The new research was done using a somewhat novel approach. Rather than using models based on regional sea temperatures, or on the differences between the regional sea temperatures and the average temperatures in the tropical oceans, the two most-used methods, a new approach was used.
“Instead of choosing between the two methods, I have chosen to use temperatures from all around the world and combine them into a single model,” states climate scientist Aslak Grinsted, from the Centre for Ice and Climate at the Niels Bohr Institute at the University of Copenhagen.
The new approach “takes into account the individual statistical models and weights them according to how good they are at explaining past storm surges. In this way, he sees that the model reflects the known physical relationships, for example, how the El Niño phenomenon affects the formation of cyclones.”
During the past 90 years, a ‘Katrina’ magnitude storm surge occurred roughly every 20 years. But with rising temperatures, and it’s associated effects, that will increase significantly.

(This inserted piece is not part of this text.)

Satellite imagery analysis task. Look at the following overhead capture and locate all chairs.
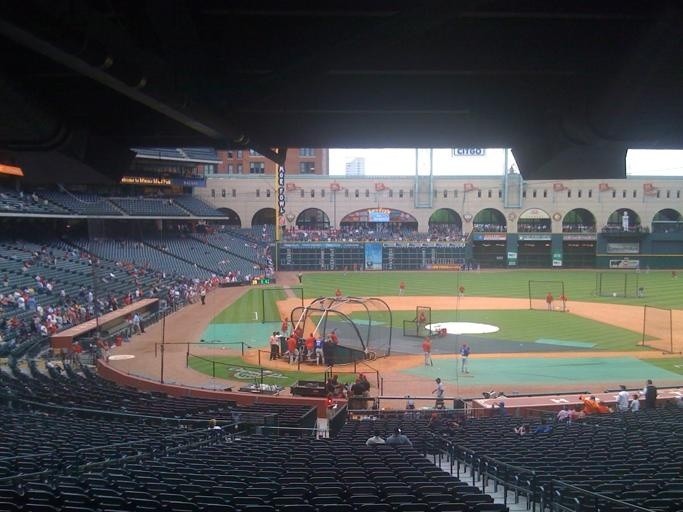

“We find that 0.4 degrees Celcius warming of the climate corresponds to a doubling of the frequency of extreme storm surges like the one following Hurricane Katrina. With the global warming we have had during the 20th century, we have already crossed the threshold where more than half of all ‘Katrinas’ are due to global warming,” says Aslak Grinsted.
“If the temperature rises an additional degree, the frequency will increase by 3-4 times and if the global climate becomes two degrees warmer, there will be about 10 times as many extreme storm surges. This means that there will be a ‘Katrina’ magnitude storm surge every other year,” says Aslak Grinsted.